WASHINGTON -- On Jan. 4, Dr. Alexis M. Elward, a troubleshooter at St. Louis Children's Hospital, was summoned to investigate severe allergic reactions in two children undergoing dialysis there. Elward -- an Annapolis native trained in Maryland -- quickly mobilized a team of investigators and alerted authorities, the start of an international probe into contamination of the blood thinner Heparin.
The government's publication of her alert triggered an outpouring of similar reports, which resulted in a major recall of the popular drug last month.
"We immediately wanted to know, is this a problem just we are having or are other hospitals having it as well?" recalled Elward, who specializes in infectious diseases in children.
The government now counts more than 700 reports of serious side effects among Heparin users, and perhaps as many as 21 deaths. A leading American maker, Baxter International Inc., has recalled virtually all of its Heparin products in the United States, and companies in Germany and Japan have recalled their Heparin products.
A major focus of Heparin investigators is why the recalled products contained a contaminant that mimicked the drug's key ingredient. Investigators are also exploring whether the possible counterfeit was responsible for the bad reactions.
Since the key ingredient came from China, the scare has rekindled fears about the integrity of exports from China and the adequacy of inspections by the U.S. Food and Drug Administration, prompting congressional hearings.
"I don't think the pharmaceutical industry knows what it's doing in China, and I don't think the U.S. government knows what it's doing in China," said Michael Santoro, a Rutgers University business professor who has written about the drug industry's business in China. He said the Baxter recalls show the need for serious restrictions on Chinese drug imports.
Elward's role in the international health scare -- from providing one of the first warnings to the government to now calling for tighter monitoring of drugs from overseas -- comes as no surprise to mentors in her home state, where she distinguished herself as a high school valedictorian and quick-learning research assistant.
"One, she's smart enough to recognize something is wrong here. Two, she's got the drive and ambition to get to the bottom of things," said Bert Kiessling, one of her teachers at what was then called Martin Spalding High School, in Severn.
A pediatric infectious diseases specialist, Elward recalled in a telephone interview this week the events leading to her alert. Hospital staff immediately called on Elward after tongues and eyelids swelled, heartbeats quickened and blood pressure dropped in two children minutes after they were hooked up to dialysis machines for regular treatment.
The doctor had seen the shock-like reactions in one of the sickened patients, as well as a third child, last November. At the time, she assumed it was a problem with the sterilization of the dialysis equipment. But switching the sterilizing chemical apparently didn't work.
In January, Elward, along with 20 physicians and nurses from the hospital, secured the equipment, took samples of medicines that had been given to the sick children and reviewed patient records for clues. Elward also quickly alerted fellow pediatricians through an online physician list, notified the local health department and warned authorities at the FDA and Centers for Disease Control and Prevention.
"My initial reaction was: It sounds like a chemical exposure," said Elward, who is also an assistant professor at Washington University School of Medicine. "The next thought was: We really need to report this."

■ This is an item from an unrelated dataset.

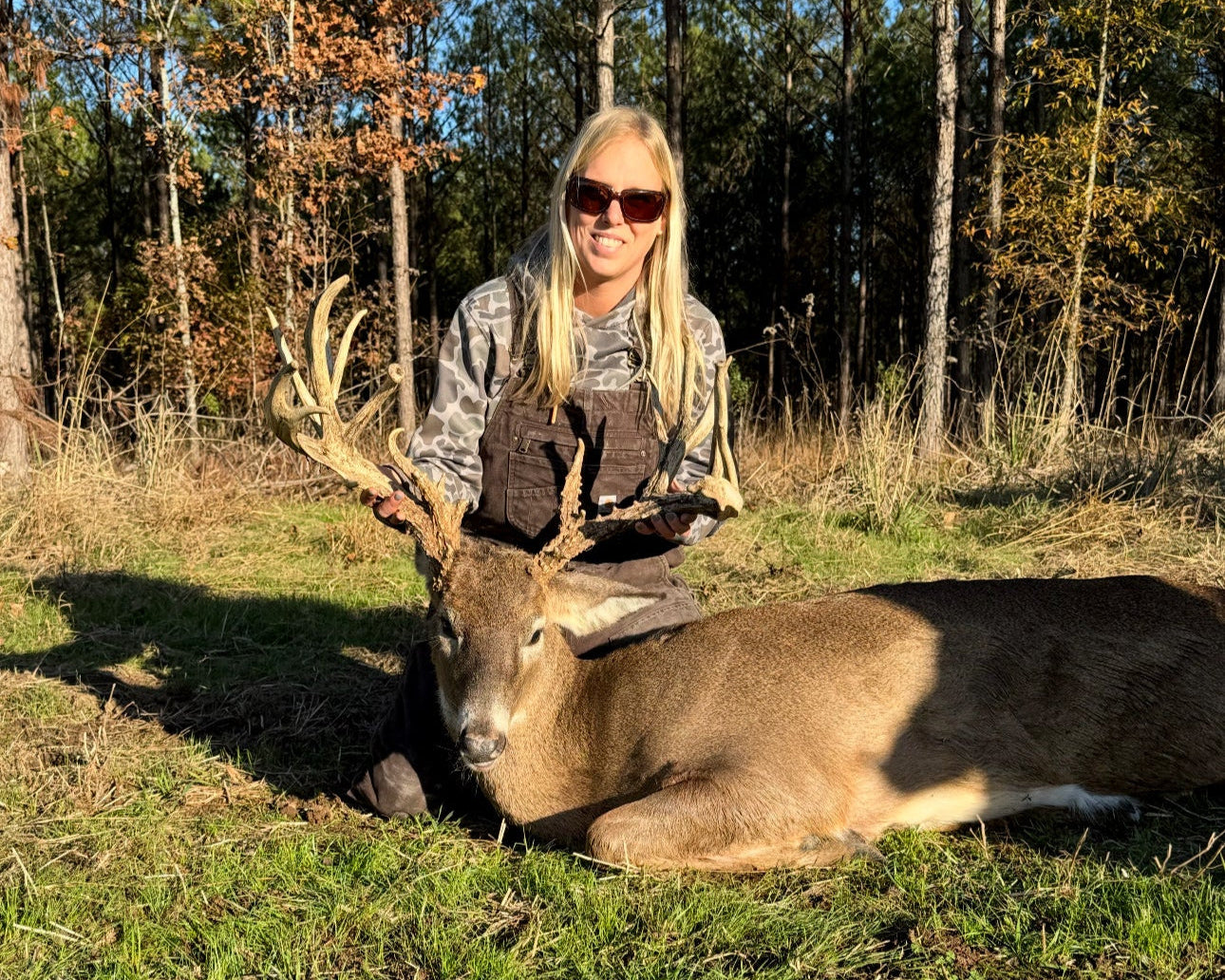Person with a large deer in a forest setting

It was the kind of reaction that public health scientists in the federal government hope for. Their ability to trace serious side effects depends to a large extent on problems reported by physicians. But busy practitioners don't always report what they should, especially if the side effects don't involve communicable diseases like hepatitis A, HIV and syphilis, which they are required to report.

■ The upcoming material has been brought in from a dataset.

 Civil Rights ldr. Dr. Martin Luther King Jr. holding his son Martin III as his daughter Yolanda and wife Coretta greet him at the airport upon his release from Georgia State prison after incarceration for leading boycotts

Elward was not the first doctor to notice problems. A Baxter spokeswoman said the company had begun investigating after other physicians notified it of problems in late December. Some dialysis centers had notified equipment makers, thinking it was a problem with contaminated dialysis machines. Yet Elward was the first to tell federal authorities.

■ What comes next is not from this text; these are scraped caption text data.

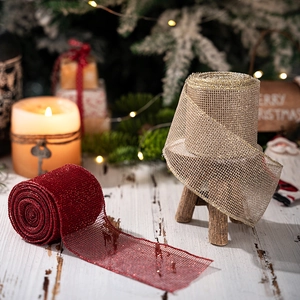 Close-up of red and gold glitter mesh ribbons on a festive wooden surface for DIY crafts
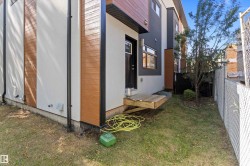 View of property exterior with stucco siding - 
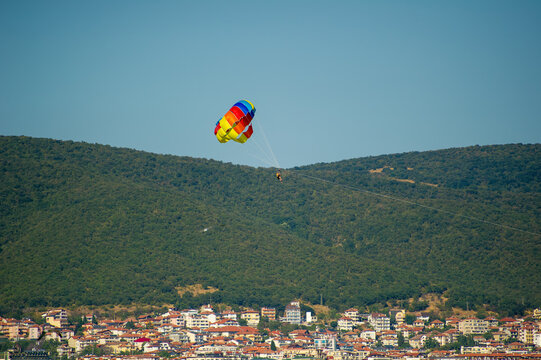 A parasailer floats above a scenic town and forested hillside, tethered to a vivid red, yellow, and blue parachute in Bu.garia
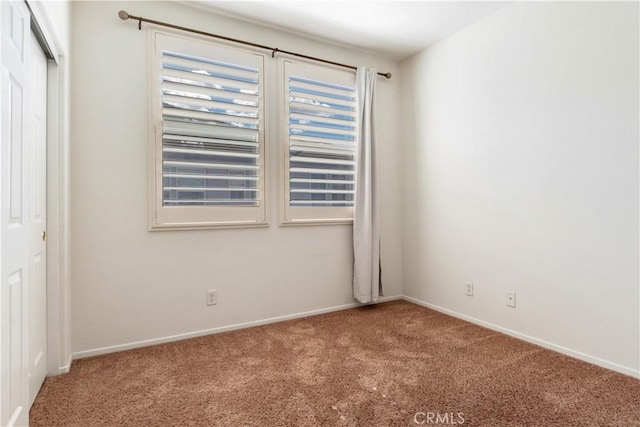 spare room featuring carpet and baseboards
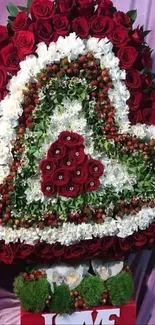 Heart-shaped floral arrangement with red roses and white blooms.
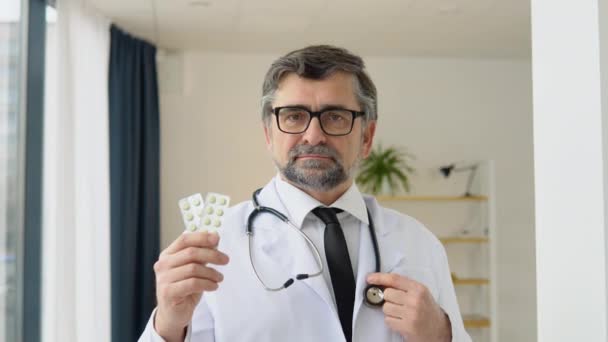 Starszy lekarz farmaceuta konsultant pokazuje dwie paczki tabletek i uśmiecha się przed kamerą. Koncepcja medycyny i opieki zdrowotnej, edukacji medycznej, sektora farmaceutycznego — Wideo stockowe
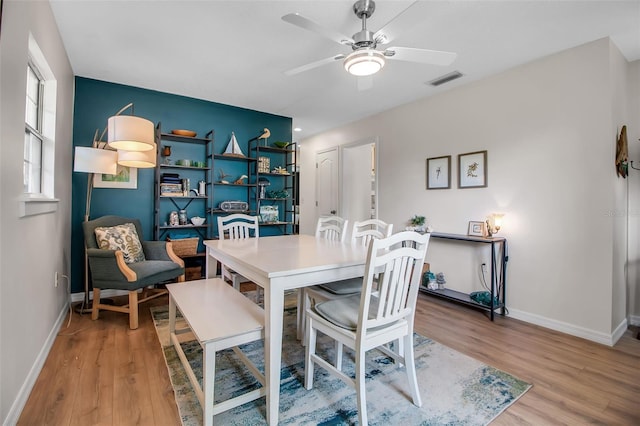 951 Varet Rd, Venice, FL 34293 - dining area with light wood-style floors, baseboards, and a ceiling fan
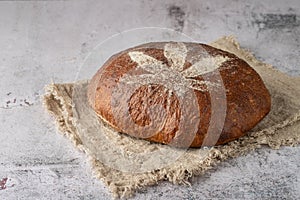 Fresh baked loaf of spelt sourdough bread with crushed hemp seeds is decorated with cannabis leaf made of flour on linen towel on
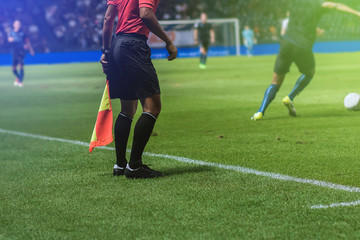 Lineman assistant referee with flag Officiate soccer game beside soccer field.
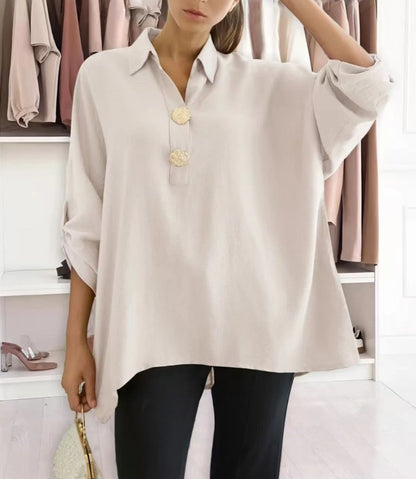 Blus med gyllene knappar Beige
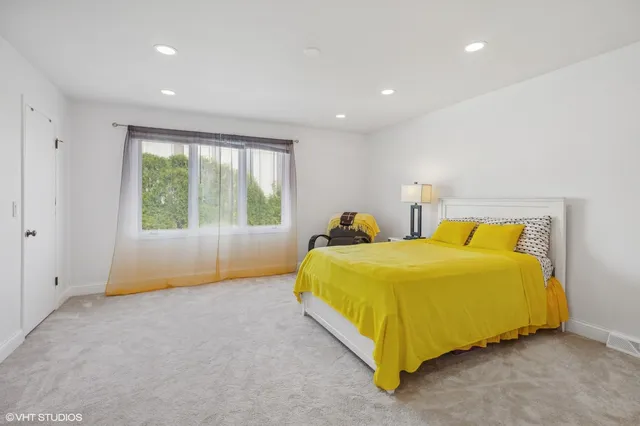 a bedroom with a bed and a large window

That warning launched CDC scientists on a hasty search to see if the side effects were widespread. The government scientists posted a notice on relevant Internet sites and issued public health advisories. Within two days, physicians, dialysis centers and dialysis supply companies had flooded the CDC with reports of 50 similar reactions among adult dialysis patients in six states.
"We were already very concerned about it, but that made us more concerned," said Dr. Priti Patel of the CDC, which is trying to determine if there's still a problem after the Baxter products have been withdrawn.
Elward's high school teacher recalled that she took every biology and chemistry class available, but Elward said she settled on a career in medicine while attending Loyola College in Baltimore. Her interest was stoked, she recalled, by working weekends at Maryland Shock Trauma Center's intensive care unit.
She didn't gravitate to the field's sleuthing side, she said, until she interned from 1988 to 1990 at a laboratory at the Johns Hopkins University studying the origins of HIV infections. In 1994, she graduated from the University of Maryland School of Medicine.
"It was apparent very early on that Alexis was headed for bigger things. She is clearly very bright and showed the kind of attention to experimental detail that is the mark of a good scientist," Dr. Richard Markham, the Hopkins lab director, wrote in an e-mail.